— Start of Document section —
After that one lift it was sent back to “ Matterson “ and completely overhauled. New bearings throughout and a brand new rope. This happened every year. The price of failure was too great apparently.
They also made cranes for changing the engines in Royal Navy ships. The long travel drive was a rack and pinion and the cross shops crab drive was a lead screw. All to stabilise the lift. The couldn’t do anything about the ropes.
It was a great place to work but Mrs Thatcher and the asset strippers won out in the end.

Regards Tyrone.
 
I once read on rec.crafts.metalworking about a potential "gantry" design. Weld two pipes into a T. Do it again. These are the legs and feet. Take a 3rd pipe and weld 90 degree slip couplings to each end. Now lay the legs out flat on the ground and slip the top pipe over the vertical legs. Secure the feet and use a car to pull the thing upright, at which point you restrain it from coming over top dead center with ropes or chains. Now turn the legs 90 degrees and wa la it's a cheap gantry. No rolling trolley - just throw a short sling over the top pipe somewhere and hook your chain hoist to that. To take it back down and store it, reverse the procedure.

Pretty redneck, but I bet someone built it. You could lean the parts against the side of a barn and they wouldn't be much in the way.

metalmagpie
 
It’s quite simple. Most of the metal in the tube is not where you need it. Most of the metal in a I beam is exactly where you need it.
The I beam was revolutionary in development of high rise architecture. Pipe hardly goes beyond getting fluids where they belong.
 
Turns out pipe works totally fine, but I was quoted $2.20 per pound for tubing and $1.20 per pounds for I beams.
We normally pay around $0.59 for HRPO plate, but we buy a lot of that. I'm not interested in welding a gantry from plate.
 
In order of cost increasing:
Flat Strip
Angle Iron
Channel
I-Beam
H Beam
Pipe (mostly made from flat strip)
Rectangular/Square tube (rolled from round tube/pipe)
Same for torsion strength in increasing order except Rectangular/Square is less not more.
 
In order of cost increasing:
Flat Strip
Angle Iron
Channel
I-Beam
H Beam
Pipe (mostly made from flat strip)
Rectangular/Square tube (rolled from round tube/pipe)
Same for torsion strength in increasing order except Rectangular/Square is less not more.
That makes sense but the tube rollers must be making bank, selling material for four times the cost of buying it for just rolling and welding it. This wasn't even pressure rated or certified material, and could likely be rolled cold.
 
In order of cost increasing:
Flat Strip
Angle Iron
Channel
I-Beam
H Beam
Pipe (mostly made from flat strip)
Rectangular/Square tube (rolled from round tube/pipe)
Same for torsion strength in increasing order except Rectangular/Square is less not more.
If most square tube is made from steel pipe then I agree, it's going to cost more than steel pipe to get the same torsion stiffness. You get a small benefit in stiffness by weight from squishing a circle into a square but you loose some strength due to force concentration in the middle of the flats.

The difference between a square tube and a pipe of equal weight isn't particularly large, but a square tube of equal wall thickness compared to a pipe is significant difference because the square tube weighs 4/pi more and has more outer edges located 41% further away from the centroid, where their contribution matters (1.41^4) more.

There can be great differences between torsion stiffness vs strength, squishing a pipe into a rectangle of 2:1 length to width ratio would reduce it's torsional strength significantly but it's stiffness might be similar.
— End of Document section —
— Start of Information supplied —
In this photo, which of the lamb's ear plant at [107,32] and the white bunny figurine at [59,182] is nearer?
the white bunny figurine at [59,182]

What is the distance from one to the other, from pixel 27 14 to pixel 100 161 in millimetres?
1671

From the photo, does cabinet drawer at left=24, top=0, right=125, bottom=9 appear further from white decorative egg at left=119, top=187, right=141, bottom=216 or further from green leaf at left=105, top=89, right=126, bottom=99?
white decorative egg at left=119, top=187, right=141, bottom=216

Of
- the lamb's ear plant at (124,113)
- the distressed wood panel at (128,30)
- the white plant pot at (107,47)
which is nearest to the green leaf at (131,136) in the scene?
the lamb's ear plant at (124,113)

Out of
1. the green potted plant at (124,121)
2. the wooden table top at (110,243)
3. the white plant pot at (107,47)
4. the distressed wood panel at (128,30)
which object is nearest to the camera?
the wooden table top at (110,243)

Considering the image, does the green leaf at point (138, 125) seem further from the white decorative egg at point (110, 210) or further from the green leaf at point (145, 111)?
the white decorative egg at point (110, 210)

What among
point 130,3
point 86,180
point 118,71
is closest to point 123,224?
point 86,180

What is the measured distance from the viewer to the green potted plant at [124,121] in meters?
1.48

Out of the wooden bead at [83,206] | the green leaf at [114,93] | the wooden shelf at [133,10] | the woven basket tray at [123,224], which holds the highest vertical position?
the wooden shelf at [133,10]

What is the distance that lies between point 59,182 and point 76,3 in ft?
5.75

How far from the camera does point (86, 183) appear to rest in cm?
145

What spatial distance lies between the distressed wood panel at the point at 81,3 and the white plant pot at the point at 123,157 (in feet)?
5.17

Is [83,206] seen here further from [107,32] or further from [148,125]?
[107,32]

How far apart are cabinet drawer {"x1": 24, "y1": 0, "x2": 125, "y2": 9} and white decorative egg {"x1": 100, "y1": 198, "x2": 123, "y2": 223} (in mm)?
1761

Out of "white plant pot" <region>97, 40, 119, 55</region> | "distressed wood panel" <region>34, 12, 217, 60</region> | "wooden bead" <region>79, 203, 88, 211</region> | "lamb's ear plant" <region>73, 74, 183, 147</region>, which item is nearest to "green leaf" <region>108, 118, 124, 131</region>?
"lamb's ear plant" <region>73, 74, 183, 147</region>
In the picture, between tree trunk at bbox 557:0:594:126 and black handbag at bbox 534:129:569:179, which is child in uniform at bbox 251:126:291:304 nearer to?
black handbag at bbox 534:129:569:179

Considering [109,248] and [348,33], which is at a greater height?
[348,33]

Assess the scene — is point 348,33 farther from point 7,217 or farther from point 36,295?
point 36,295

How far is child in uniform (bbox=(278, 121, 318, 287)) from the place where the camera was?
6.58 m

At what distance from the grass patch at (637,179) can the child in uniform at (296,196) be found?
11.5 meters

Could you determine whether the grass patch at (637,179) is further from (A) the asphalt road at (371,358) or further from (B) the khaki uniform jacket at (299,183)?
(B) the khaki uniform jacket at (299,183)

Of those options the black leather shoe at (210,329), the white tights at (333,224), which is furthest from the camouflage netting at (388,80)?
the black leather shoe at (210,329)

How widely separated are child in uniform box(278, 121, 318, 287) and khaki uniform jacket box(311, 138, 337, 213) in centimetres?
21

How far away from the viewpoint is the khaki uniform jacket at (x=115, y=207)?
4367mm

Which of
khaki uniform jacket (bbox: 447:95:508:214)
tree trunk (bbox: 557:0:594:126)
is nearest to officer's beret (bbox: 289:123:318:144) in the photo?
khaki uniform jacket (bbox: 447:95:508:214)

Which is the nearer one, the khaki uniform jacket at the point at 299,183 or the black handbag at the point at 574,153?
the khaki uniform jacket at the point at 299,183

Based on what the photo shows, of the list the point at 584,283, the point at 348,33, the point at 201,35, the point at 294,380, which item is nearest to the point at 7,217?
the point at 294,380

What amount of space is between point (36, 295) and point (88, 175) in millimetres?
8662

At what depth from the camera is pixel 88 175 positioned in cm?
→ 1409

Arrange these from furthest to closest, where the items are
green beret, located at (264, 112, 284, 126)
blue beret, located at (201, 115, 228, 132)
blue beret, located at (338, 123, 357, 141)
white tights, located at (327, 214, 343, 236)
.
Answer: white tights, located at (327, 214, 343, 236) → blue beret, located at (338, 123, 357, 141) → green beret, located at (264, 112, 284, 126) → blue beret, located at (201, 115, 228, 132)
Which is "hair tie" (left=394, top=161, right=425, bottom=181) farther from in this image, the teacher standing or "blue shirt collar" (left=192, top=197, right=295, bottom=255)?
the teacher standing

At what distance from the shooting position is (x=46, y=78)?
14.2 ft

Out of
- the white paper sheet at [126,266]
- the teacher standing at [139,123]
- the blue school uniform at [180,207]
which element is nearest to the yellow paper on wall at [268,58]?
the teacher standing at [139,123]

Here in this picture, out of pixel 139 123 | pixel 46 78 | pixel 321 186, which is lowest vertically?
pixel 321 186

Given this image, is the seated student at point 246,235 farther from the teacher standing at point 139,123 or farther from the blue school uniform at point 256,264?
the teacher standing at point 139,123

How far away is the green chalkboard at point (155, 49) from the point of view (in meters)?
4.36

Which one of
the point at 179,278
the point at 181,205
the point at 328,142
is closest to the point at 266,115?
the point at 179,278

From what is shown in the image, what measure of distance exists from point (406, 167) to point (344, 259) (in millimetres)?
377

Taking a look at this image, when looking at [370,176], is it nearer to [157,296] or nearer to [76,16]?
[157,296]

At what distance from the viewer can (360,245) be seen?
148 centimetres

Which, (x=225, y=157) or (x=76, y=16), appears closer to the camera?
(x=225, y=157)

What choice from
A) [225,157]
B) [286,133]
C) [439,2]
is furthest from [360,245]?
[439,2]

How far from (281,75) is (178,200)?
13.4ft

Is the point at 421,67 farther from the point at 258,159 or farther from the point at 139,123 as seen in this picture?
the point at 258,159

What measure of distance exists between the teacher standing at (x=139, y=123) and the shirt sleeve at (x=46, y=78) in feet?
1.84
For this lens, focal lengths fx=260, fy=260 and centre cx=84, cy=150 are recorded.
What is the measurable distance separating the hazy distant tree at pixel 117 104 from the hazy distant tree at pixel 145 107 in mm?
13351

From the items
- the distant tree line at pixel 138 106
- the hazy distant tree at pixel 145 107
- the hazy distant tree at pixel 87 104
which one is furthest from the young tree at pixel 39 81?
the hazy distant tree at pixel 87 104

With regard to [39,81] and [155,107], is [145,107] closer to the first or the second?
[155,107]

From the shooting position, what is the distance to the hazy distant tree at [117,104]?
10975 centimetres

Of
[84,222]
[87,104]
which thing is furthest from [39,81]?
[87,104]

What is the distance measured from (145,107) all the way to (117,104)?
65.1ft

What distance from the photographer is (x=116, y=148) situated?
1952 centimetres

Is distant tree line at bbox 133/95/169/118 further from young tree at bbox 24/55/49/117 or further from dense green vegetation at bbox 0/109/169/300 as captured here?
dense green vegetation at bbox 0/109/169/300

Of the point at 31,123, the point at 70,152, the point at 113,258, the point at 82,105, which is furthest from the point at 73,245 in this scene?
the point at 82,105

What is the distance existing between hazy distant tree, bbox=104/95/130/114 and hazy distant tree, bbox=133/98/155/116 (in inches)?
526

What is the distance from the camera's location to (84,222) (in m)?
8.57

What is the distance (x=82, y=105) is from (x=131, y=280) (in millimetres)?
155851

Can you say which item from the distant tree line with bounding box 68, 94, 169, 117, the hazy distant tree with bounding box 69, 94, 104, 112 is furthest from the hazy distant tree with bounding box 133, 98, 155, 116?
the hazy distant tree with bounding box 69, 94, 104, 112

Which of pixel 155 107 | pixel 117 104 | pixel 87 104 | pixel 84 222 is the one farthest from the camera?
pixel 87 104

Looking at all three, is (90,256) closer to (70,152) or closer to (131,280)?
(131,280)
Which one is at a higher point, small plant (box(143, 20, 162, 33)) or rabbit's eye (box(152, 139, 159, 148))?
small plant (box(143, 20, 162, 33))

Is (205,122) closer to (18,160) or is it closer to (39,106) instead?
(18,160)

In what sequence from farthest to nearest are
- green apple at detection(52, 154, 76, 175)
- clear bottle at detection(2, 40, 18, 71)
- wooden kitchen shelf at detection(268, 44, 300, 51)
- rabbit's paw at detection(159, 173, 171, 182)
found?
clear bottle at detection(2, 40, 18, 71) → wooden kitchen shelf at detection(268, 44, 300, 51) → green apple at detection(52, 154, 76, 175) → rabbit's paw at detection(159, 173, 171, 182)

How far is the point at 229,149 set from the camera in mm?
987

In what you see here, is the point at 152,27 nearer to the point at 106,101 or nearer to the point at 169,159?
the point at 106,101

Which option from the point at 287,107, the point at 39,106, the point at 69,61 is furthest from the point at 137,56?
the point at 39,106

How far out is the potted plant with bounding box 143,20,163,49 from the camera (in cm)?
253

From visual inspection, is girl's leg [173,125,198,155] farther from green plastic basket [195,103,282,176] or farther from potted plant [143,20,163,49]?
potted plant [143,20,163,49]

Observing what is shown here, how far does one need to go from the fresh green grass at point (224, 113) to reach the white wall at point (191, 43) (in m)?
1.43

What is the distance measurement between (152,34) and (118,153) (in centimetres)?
— End of Information supplied —
— Start of Information supplied —
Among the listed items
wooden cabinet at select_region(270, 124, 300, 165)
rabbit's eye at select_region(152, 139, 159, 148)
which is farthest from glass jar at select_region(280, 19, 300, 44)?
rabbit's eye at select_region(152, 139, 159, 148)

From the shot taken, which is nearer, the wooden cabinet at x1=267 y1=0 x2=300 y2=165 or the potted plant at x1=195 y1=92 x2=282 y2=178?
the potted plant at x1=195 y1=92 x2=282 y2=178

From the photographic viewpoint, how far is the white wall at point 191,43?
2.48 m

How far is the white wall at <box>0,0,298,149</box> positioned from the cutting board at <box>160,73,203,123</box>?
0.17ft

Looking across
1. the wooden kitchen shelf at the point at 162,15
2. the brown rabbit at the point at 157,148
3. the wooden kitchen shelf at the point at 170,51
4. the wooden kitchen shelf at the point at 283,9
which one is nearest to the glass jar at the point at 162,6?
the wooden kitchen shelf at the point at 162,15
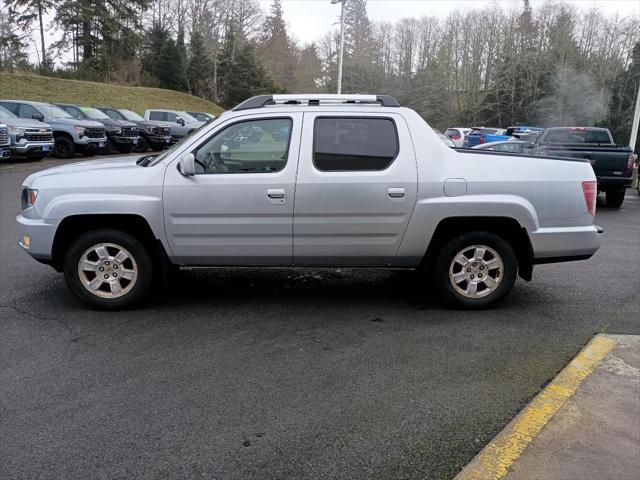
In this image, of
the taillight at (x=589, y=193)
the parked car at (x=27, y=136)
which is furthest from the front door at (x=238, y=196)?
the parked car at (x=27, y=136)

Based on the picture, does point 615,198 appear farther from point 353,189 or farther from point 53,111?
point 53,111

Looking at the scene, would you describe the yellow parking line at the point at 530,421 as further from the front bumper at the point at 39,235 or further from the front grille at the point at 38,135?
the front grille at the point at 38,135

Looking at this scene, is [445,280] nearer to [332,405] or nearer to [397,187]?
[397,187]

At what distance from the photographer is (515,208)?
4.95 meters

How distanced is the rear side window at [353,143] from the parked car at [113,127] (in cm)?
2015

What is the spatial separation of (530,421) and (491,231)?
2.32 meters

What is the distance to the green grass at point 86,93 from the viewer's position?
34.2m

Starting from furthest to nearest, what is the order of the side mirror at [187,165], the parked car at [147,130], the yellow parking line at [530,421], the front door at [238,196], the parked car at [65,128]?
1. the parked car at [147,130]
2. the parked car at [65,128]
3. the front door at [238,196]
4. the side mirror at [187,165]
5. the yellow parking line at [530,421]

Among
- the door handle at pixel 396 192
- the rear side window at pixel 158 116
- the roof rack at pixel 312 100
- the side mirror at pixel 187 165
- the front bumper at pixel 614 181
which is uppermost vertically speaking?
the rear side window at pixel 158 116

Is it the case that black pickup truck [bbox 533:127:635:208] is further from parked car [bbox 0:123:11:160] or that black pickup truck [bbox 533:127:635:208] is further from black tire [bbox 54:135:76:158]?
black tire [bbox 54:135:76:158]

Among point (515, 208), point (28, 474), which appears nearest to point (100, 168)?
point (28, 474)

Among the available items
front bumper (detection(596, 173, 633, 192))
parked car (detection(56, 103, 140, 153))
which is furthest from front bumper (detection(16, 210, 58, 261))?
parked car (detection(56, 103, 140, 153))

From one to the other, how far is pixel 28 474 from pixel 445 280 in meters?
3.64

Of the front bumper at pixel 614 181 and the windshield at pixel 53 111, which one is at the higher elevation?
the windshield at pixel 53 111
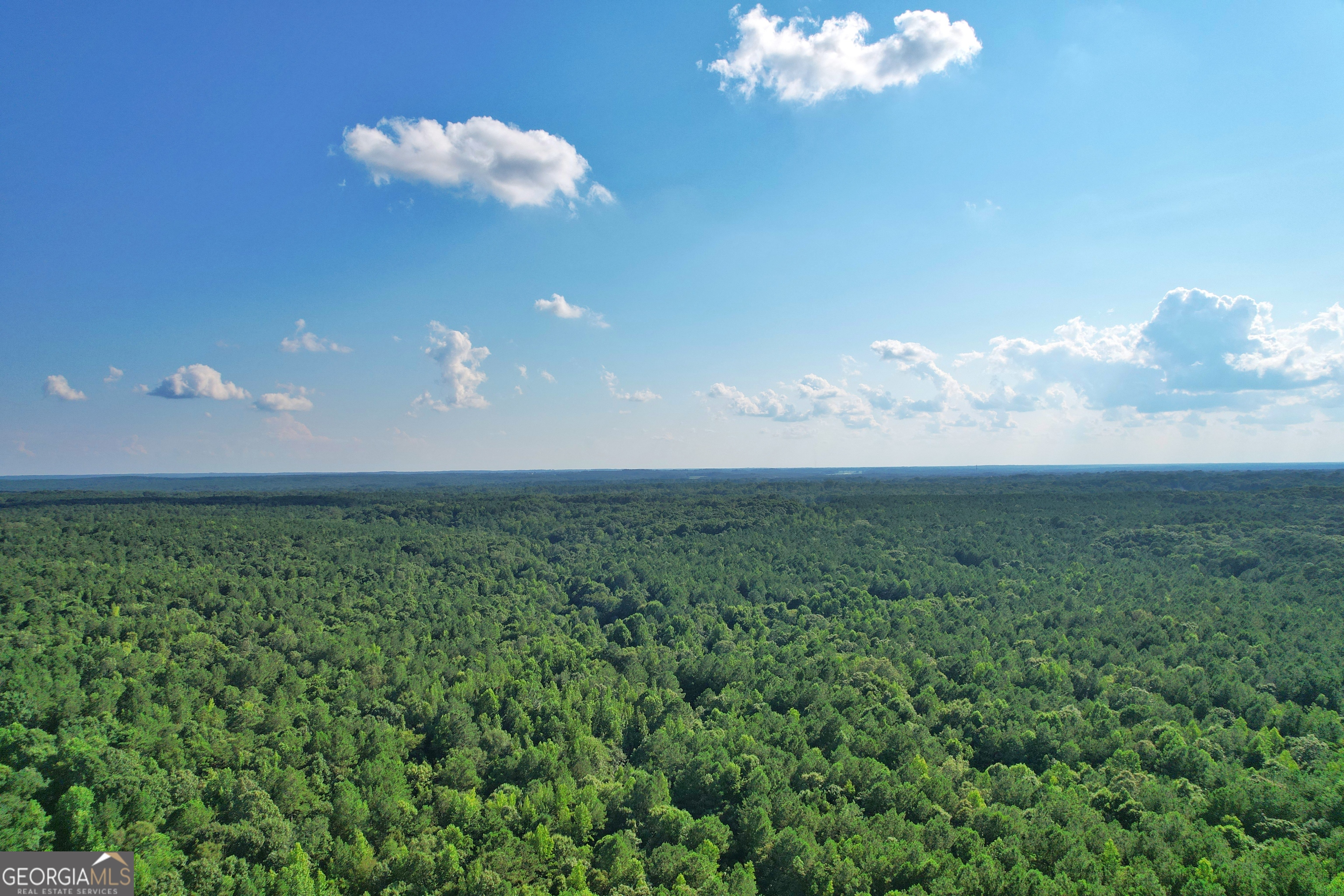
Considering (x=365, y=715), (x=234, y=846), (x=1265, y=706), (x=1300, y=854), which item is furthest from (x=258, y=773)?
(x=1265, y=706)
— End of Information supplied —
Tasks for this exercise =>
A) In the metalworking discussion, what price per pound was quoted for I beams?
B) Reproduce the metalworking discussion between "Pretty redneck, but" and "exactly where you need it.", inclusive.
C) Please carry on the metalworking discussion from the point where it stops.

Task-by-task outputs =>
A) $1.20 per pound.

B)
Pretty redneck, but I bet someone built it. You could lean the parts against the side of a barn and they wouldn't be much in the way.

metalmagpie
 
It’s quite simple. Most of the metal in the tube is not where you need it. Most of the metal in a I beam is exactly where you need it.

C)
I believe the cheapest method to get sufficient torsion stiffness for an I beam gantry is to simply weld two I beams together to make a closed box section, let the gantry roll on the exposed flange. Or my other suggestion of make your own box beam with 4 flat bars welded into a sort of double web H beam
 
If most square tube is made from steel pipe then I agree, it's going to cost more than steel pipe to get the same torsion stiffness. You get a small benefit in stiffness by weight from squishing a circle into a square but you loose some strength due to force concentration in the middle of the flats.

The difference between a square tube and a pipe of equal weight isn't particularly large, but a square tube of equal wall thickness compared to a pipe is significant difference because the square tube weighs 4/pi more and has more outer edges located 41% further away from the centroid, where their contribution matters (1.41^4) more.

There can be great differences between torsion stiffness vs strength, squishing a pipe into a rectangle of 2:1 length to width ratio would reduce it's torsional strength significantly but it's stiffness might be similar.

I believe the cheapest method to get sufficient torsion stiffness for an I beam gantry is to simply weld two I beams together to make a closed box section, let the gantry roll on the exposed flange. Or my other suggestion of make your own box beam with 4 flat bars welded into a sort of double web H beam
I found in simulations that straight square tube is very good at resisting deflection, but but a bent square tube (mandrel bent or rolled, not kinked) is very bad at it because the large flat areas are unsupported and tend to cut the corner, and deflect to a broader radius at very little load that puts all of the stress on the side walls and corners.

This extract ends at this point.